_Given problem_.
Copy the comment on the index of coincidence from "The formula approaches" to "the original letter).", substituting "equation" for every "formula".

_Reading passage_.

## start

Unfortunately, this statement is not true for the formulas given. For example, the following text uses a uniform distribution of letters:
"abcdefghijklmnopqrstuvwxyz abcdefghijklmnopqrstuvwxyz"
The existing formula yields an index of coincidence of 0.5098 for the above text. But since the letters are uniformly distributed (each letter is used exactly twice), we should compute an index of coincidence of 1.0.
The formula approaches 1.0 as the length of the text increases: 2x alphabet -> 0.5098, 4x -> 0.7573, 16x -> 0.9398.
If the formula did not use the '-1' for both numerator and denominator, then we would properly compute an index of coincidence of 1.0 for equally distributed text. So instead of this idea:
"The chance of drawing that same letter again (without replacement) is (appearances - 1 / text length - 1)"
We'd compute the chance of drawing the same letter again (after replacing the original letter).
This article is fairly lengthy, and I'm not an expert in this subject. So I hesitate to make such an edit. I suspect the formula was intended as an introduction to the idea, and not intended to be the final formula (as the Generalization section suggests). But I know the current article to be inconsistent. For short texts, the expected index is not 1.0 for a uniform distribution of letters, given the current formula. — Preceding unsigned comment added by Mbb25 (talk • contribs) 22:19, 6 July 2017 (UTC)

## end

Records from a data source
## start

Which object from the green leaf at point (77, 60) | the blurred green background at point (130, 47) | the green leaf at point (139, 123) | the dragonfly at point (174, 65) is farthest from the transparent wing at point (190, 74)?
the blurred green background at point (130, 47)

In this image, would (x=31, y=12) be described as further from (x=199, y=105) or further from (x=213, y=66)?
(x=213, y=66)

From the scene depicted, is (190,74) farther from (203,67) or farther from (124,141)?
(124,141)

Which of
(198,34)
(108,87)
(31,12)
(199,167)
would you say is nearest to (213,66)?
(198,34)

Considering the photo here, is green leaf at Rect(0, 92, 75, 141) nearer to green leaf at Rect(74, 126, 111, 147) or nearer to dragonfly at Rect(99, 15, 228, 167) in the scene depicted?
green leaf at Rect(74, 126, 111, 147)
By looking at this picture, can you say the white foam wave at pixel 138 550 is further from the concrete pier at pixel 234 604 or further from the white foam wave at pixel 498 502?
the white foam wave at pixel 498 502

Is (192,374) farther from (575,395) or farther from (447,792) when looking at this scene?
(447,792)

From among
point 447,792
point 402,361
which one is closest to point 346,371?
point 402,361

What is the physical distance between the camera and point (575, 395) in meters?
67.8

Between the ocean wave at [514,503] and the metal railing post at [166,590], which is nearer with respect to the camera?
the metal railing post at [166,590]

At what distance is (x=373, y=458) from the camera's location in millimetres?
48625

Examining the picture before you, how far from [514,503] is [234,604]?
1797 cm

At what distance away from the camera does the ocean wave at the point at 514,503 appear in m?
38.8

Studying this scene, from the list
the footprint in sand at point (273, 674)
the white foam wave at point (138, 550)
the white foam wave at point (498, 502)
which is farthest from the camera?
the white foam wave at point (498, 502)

## end
## start

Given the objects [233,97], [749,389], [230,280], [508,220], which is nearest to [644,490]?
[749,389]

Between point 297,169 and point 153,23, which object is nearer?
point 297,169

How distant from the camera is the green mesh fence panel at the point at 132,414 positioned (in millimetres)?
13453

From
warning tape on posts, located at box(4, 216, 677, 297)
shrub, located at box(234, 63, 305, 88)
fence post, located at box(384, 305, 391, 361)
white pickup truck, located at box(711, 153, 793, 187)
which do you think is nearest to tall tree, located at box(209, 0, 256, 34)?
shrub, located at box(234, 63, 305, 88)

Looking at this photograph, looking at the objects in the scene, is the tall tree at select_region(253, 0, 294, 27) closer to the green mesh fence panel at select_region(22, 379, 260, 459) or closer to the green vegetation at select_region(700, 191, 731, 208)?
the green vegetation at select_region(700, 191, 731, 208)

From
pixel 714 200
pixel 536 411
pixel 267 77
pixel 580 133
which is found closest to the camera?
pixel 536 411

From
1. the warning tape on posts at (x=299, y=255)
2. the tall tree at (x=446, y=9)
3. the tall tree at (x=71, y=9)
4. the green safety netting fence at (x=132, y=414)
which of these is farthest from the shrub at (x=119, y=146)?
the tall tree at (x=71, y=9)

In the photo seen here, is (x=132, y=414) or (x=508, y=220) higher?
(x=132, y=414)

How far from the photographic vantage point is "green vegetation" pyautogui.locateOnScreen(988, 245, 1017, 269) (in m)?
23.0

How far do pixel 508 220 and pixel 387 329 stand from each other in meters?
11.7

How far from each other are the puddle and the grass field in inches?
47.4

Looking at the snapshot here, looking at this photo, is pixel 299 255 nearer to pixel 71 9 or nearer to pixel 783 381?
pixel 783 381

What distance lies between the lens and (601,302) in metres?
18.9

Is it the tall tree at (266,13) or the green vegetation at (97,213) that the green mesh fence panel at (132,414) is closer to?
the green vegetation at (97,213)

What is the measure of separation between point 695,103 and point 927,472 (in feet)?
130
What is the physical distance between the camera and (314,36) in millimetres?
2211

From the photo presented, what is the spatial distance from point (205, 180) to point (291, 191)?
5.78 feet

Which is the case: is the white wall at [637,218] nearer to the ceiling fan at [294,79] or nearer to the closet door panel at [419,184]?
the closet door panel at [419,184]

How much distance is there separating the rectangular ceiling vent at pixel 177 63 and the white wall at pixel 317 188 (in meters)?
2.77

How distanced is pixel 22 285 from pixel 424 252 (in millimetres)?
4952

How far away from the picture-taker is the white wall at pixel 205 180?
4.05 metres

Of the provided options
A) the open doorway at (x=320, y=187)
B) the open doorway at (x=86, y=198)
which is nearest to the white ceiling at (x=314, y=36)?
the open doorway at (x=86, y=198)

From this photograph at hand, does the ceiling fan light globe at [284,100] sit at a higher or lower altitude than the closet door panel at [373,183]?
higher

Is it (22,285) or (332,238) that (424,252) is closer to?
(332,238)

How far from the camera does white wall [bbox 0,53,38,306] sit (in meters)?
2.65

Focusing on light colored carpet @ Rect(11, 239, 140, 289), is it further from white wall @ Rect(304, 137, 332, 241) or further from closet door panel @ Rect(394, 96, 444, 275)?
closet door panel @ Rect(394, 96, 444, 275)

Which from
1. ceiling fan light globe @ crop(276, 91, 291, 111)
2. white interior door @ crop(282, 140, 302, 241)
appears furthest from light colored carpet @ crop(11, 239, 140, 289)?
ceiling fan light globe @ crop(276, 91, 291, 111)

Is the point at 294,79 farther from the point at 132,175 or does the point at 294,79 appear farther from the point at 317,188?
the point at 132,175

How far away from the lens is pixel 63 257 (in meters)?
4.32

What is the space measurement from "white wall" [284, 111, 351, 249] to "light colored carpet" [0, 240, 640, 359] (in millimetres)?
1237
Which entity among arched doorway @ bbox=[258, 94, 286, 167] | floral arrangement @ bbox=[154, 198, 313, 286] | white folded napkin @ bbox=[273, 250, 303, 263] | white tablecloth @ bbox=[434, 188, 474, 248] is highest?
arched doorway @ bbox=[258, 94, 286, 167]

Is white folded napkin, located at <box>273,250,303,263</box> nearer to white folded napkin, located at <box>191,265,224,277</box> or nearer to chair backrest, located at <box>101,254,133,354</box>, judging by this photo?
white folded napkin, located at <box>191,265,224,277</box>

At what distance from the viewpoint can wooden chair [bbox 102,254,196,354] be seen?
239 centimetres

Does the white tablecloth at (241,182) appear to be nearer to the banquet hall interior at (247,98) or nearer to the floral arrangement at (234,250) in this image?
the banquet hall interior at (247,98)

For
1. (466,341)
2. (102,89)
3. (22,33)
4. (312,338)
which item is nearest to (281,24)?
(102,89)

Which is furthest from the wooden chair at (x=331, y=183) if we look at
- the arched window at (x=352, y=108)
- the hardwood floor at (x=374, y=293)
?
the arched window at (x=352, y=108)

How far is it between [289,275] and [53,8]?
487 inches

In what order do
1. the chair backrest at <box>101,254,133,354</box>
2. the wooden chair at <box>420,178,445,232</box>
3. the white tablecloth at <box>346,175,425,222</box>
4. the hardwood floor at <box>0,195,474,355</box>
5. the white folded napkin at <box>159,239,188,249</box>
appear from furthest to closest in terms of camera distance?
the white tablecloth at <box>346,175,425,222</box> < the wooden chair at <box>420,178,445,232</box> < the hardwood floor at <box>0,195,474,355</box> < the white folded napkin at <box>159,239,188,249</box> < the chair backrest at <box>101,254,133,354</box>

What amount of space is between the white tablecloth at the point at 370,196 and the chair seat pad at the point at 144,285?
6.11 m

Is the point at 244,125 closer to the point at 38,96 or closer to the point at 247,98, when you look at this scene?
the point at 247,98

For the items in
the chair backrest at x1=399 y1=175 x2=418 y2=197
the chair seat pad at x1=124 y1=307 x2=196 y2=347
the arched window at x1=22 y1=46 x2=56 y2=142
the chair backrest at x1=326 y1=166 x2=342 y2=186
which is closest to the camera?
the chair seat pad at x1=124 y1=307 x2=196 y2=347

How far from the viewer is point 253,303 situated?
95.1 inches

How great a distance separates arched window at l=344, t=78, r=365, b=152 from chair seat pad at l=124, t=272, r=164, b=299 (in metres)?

## end

_Exercise response_.
The equation approaches 1.0 as the length of the text increases: 2x alphabet -> 0.5098, 4x -> 0.7573, 16x -> 0.9398.
If the equation did not use the '-1' for both numerator and denominator, then we would properly compute an index of coincidence of 1.0 for equally distributed text. So instead of this idea:
"The chance of drawing that same letter again (without replacement) is (appearances - 1 / text length - 1)"
We'd compute the chance of drawing the same letter again (after replacing the original letter).